## Text excerpt:
Emulsion Jet in Crossflow Atomization Characteristics and Dynamics

[+] Author and Article Information
Scott B. Leask

UCI Combustion Laboratory,
University of California,
Irvine, CA 92697
e-mail: sbl@ucicl.uci.edu

Vincent G. McDonell

UCI Combustion Laboratory,
University of California,
Irvine, CA 92697
e-mail: mcdonell@ucicl.uci.edu

Scott Samuelsen

UCI Combustion Laboratory,
University of California,
Irvine, CA 92697
e-mail: gss@ucicl.uci.edu

1Corresponding author.

Manuscript received June 25, 2018; final manuscript received June 27, 2018; published online December 4, 2018. Editor: Jerzy T. Sawicki.

## Tasks for this exercise:
**1)** According to the article header, on what date was the emulsion jet in crossflow paper published online?
**2)** From the article header, extract everything from "1Corresponding author." down to "Jerzy T. Sawicki.".

(Data entries)

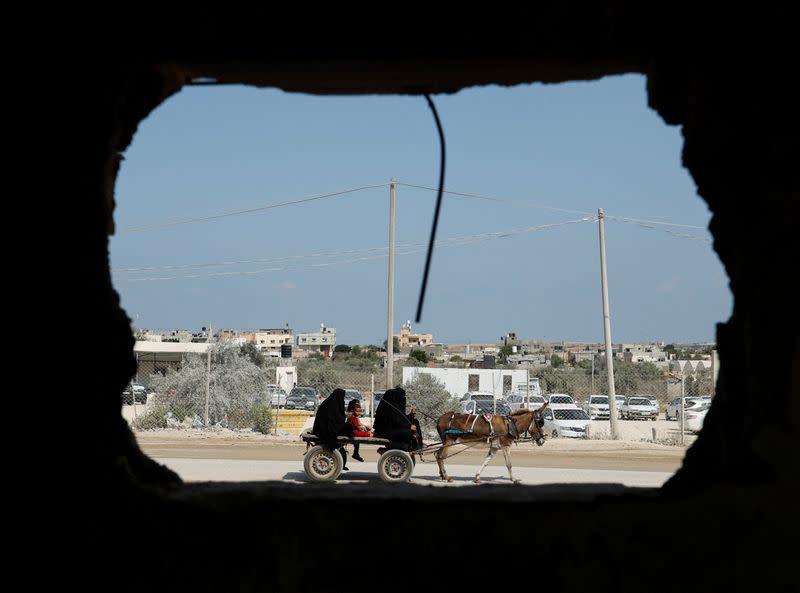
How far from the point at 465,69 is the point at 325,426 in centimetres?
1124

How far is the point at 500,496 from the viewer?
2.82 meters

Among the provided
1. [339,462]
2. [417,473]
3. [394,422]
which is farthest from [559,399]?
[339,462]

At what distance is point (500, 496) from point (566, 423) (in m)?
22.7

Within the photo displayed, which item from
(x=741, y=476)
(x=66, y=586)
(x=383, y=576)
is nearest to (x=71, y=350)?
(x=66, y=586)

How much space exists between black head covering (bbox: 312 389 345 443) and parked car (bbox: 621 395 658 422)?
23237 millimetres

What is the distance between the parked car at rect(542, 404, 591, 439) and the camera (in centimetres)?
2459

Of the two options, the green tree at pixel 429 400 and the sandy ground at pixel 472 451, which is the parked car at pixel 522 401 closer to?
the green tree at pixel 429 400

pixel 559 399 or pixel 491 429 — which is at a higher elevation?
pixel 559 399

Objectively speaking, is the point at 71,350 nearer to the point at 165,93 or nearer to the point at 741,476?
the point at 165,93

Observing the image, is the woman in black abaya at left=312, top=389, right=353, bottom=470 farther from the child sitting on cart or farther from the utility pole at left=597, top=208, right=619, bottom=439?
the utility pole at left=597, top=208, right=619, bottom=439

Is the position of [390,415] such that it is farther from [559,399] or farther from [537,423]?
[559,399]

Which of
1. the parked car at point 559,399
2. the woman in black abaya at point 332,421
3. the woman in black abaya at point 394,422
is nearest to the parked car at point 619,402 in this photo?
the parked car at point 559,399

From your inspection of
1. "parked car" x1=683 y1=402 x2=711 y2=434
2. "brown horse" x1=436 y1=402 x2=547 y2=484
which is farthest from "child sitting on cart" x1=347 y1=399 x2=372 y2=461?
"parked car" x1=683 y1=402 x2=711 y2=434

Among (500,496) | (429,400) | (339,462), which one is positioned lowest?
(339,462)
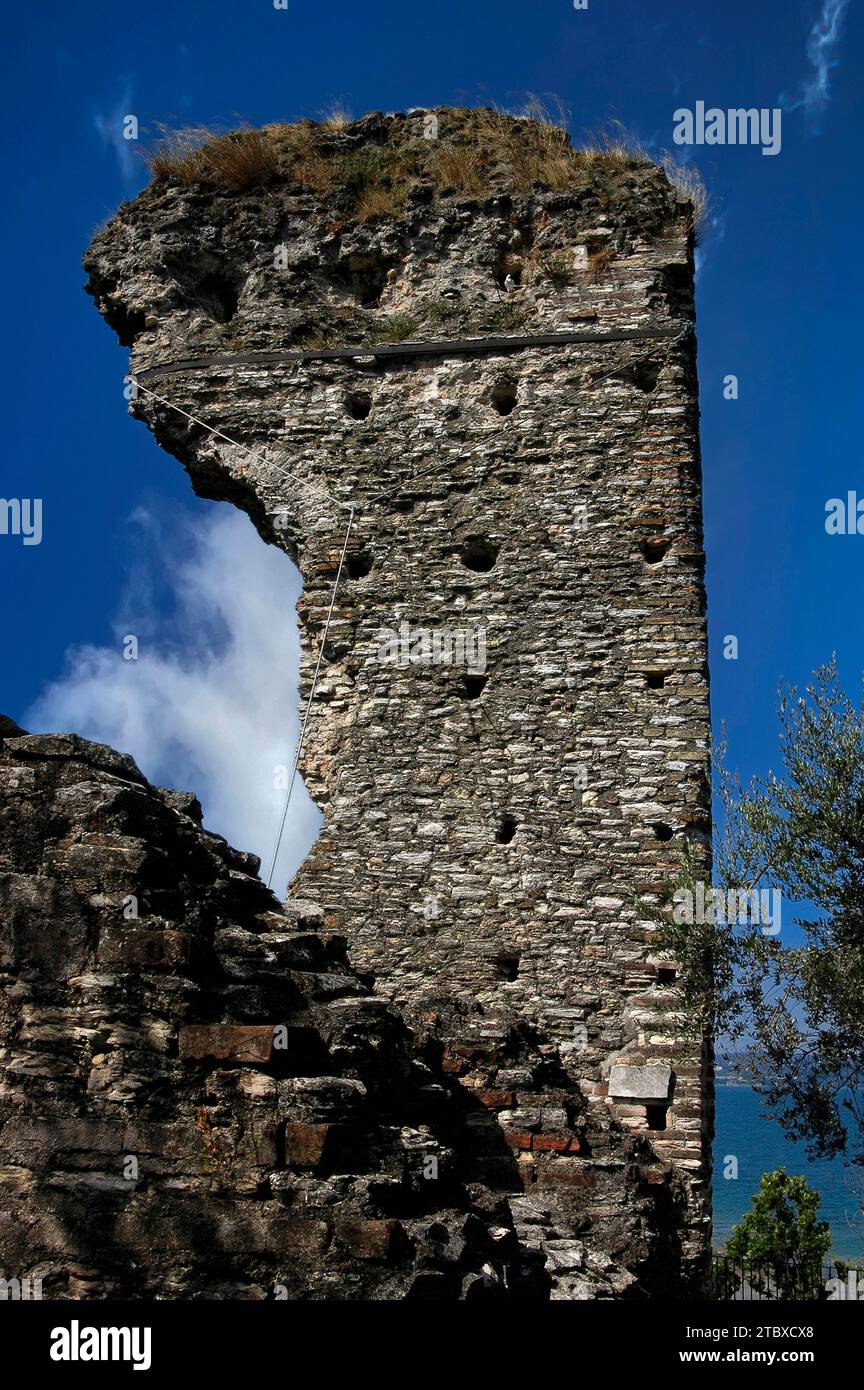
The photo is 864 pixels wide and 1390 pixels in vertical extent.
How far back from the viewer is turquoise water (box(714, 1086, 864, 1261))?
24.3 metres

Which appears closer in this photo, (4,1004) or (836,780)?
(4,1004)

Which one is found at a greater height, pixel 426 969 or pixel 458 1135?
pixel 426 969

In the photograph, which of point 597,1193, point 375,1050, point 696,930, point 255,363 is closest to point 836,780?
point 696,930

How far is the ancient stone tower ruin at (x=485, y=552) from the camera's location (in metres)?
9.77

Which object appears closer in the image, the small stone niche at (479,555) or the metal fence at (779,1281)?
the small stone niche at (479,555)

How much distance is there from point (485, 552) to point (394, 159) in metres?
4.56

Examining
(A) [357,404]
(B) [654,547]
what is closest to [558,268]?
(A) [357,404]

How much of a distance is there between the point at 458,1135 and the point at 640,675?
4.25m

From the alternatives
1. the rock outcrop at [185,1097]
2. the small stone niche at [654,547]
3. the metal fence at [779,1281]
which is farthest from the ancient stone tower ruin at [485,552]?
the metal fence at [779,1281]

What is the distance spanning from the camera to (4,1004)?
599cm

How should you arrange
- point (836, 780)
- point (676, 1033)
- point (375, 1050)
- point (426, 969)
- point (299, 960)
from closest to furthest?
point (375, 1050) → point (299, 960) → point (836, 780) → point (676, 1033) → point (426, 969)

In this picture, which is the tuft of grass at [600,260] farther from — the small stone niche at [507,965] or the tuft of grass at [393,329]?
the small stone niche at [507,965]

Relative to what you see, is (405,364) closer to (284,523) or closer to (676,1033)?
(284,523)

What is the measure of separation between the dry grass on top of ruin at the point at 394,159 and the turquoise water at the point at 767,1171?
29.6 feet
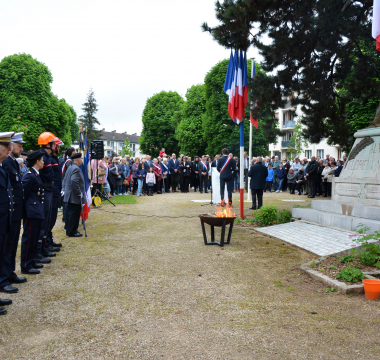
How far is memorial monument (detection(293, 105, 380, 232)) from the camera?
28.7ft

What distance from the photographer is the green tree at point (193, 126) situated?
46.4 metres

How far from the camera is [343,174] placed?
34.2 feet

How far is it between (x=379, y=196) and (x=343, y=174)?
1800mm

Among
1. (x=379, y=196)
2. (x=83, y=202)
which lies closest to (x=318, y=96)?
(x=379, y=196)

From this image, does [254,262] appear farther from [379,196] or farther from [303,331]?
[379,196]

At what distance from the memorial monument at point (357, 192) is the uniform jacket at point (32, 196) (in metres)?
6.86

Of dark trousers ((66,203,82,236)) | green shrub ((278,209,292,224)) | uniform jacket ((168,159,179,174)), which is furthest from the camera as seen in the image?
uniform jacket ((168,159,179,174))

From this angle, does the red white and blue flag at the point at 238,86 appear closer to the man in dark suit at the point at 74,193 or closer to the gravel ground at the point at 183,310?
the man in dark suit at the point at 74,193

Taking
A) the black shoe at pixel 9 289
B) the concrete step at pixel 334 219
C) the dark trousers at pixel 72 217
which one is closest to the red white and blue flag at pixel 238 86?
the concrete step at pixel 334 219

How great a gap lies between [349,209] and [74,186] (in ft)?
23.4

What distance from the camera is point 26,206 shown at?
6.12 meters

## Task-by-task outputs:
**1)** December 4, 2018

**2)**
1Corresponding author.

Manuscript received June 25, 2018; final manuscript received June 27, 2018; published online December 4, 2018. Editor: Jerzy T. Sawicki.